Transcribe exactly the line that contains "phylum: Chordata" and every line after it through the end of the records, with nothing else.

::: RECORDS FOR PROCESSING :::

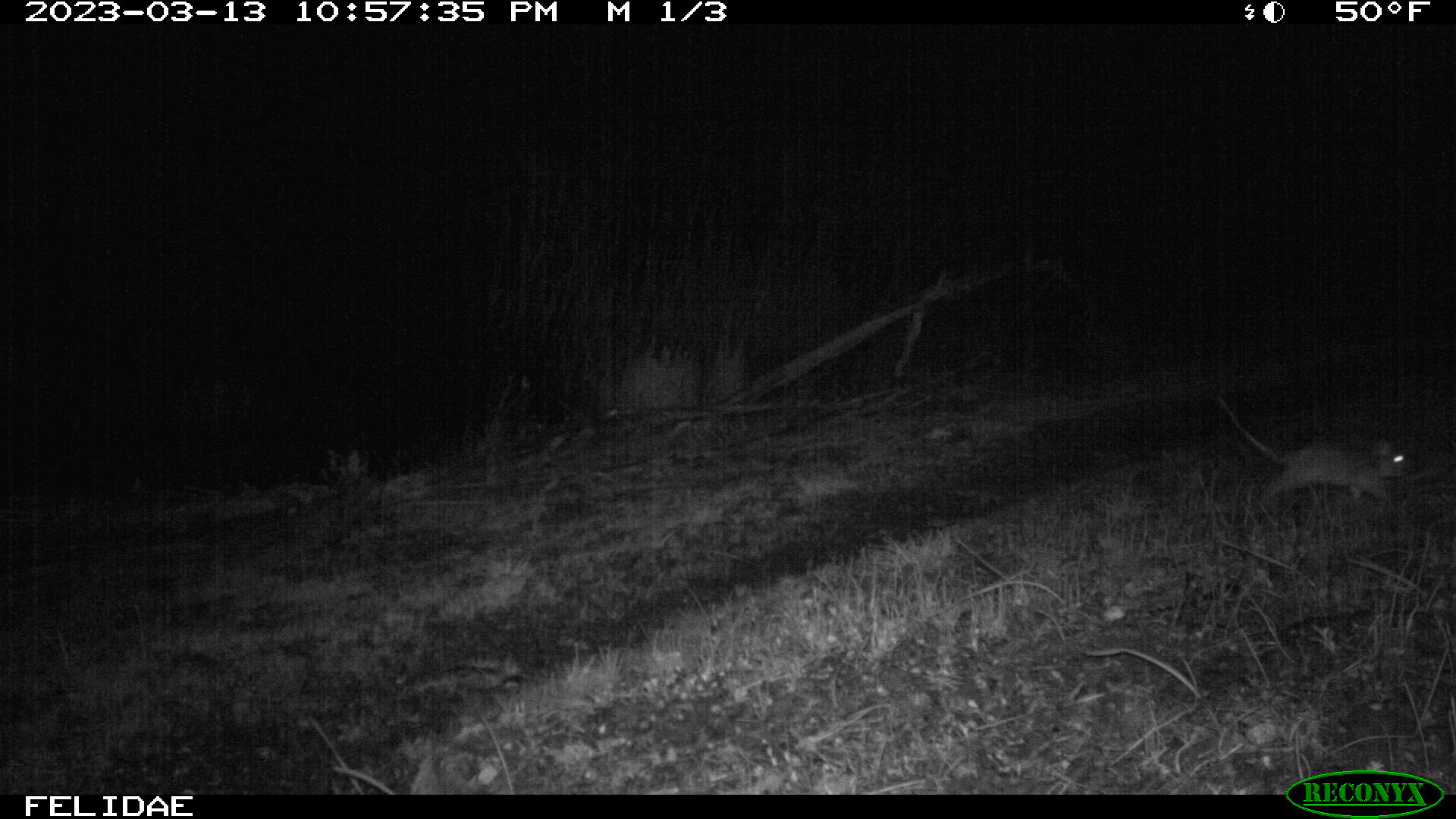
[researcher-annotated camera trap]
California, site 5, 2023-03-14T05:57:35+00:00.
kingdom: Animalia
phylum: Chordata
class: Mammalia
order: Rodentia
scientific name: Rodentia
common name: mouse or rat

:::

> _RESPONSE_:
phylum: Chordata
class: Mammalia
order: Rodentia
scientific name: Rodentia
common name: mouse or rat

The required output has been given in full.